----- Auszug -----

Am stärksten belastet die Lage in Bosnien und Herzegowina die dauerhafte Stabilisierung des Balkans. Bosnien erinnert an Belgien nur mit drei gravierenden Unterschieden: Belgien ist bereits in der EU, seine Wirtschaft ist in einem weit besseren Zustand, und statt zwei Konfliktpartnern gibt es in Bosnien drei – Bosniaken, Serben und Kroaten sowie zwei Teilstaaten, die zentralistisch organisierte Republika Srpska und die Bosnisch-Kroatische Föderation, die mit ihren zehn Kantonen fast ebenso schwer zu regieren ist wie der Gesamtstaat. Bereits die Periode von 2006 bis 2010 war durch politische Stagnation gekennzeichnet, die sich auch nach den Wahlen im Oktober 2010 fortgesetzt hat.
So dauerte es in der Föderation fast ein Jahr, ehe eine Regierung zustande kam, während im Gesamtstaat erst nach 15 Monaten – und unter der Drohung einer massiven Finanzkrise – eine Regierung gebildet werden konnte. Darauf folgte eine politische Krise unter den bosniakischen Parteien in der Föderation. Im Grunde genommen hat das Land weitere vier Jahre verloren. Das gilt natürlich auch für die EU-Annäherung. Zwar konnte 2008 das Stabilisierungs- und Assoziationsabkommen unterzeichnet werden, doch es ist bis heute nicht in Kraft getreten, weil Bosnien und Herzegowina gegen die Europäische Menschenrechtskonvention verstößt, worauf ich später noch eingehen werde.

-----

• Aufgabe:
Schreib den Auszug über Bosnien und Herzegowina von „So dauerte es“ bis einschließlich „noch eingehen werde.“ Wort für Wort ab. Nimm dafür nur den Auszug oben zur Hilfe.

----- Gezeigtes Material -----

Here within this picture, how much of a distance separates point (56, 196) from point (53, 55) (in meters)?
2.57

-----
----- Gezeigtes Material -----

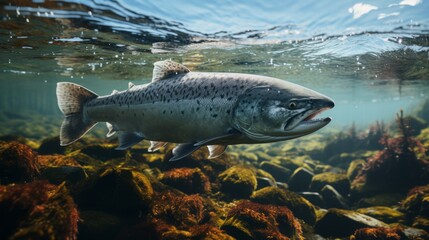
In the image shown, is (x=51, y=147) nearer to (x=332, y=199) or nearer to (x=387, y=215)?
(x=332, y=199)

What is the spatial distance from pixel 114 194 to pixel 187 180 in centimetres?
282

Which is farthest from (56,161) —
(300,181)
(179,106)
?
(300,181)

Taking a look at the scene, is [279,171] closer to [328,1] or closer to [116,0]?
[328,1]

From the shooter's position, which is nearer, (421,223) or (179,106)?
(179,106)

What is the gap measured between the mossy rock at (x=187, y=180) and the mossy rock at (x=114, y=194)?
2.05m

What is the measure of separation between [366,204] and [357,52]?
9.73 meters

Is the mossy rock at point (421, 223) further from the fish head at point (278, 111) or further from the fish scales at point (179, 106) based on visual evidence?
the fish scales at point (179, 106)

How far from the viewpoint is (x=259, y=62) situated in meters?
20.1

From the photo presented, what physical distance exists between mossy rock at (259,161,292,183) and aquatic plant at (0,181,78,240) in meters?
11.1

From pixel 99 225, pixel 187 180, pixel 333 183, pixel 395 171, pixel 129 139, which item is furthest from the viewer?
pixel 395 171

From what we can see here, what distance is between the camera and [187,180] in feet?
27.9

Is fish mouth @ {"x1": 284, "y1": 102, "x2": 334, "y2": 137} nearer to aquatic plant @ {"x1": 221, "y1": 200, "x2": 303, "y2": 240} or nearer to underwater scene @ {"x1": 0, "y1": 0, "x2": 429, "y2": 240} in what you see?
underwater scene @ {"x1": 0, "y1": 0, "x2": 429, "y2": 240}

-----

• Lösung zur Aufgabe:
So dauerte es in der Föderation fast ein Jahr, ehe eine Regierung zustande kam, während im Gesamtstaat erst nach 15 Monaten – und unter der Drohung einer massiven Finanzkrise – eine Regierung gebildet werden konnte. Darauf folgte eine politische Krise unter den bosniakischen Parteien in der Föderation. Im Grunde genommen hat das Land weitere vier Jahre verloren. Das gilt natürlich auch für die EU-Annäherung. Zwar konnte 2008 das Stabilisierungs- und Assoziationsabkommen unterzeichnet werden, doch es ist bis heute nicht in Kraft getreten, weil Bosnien und Herzegowina gegen die Europäische Menschenrechtskonvention verstößt, worauf ich später noch eingehen werde.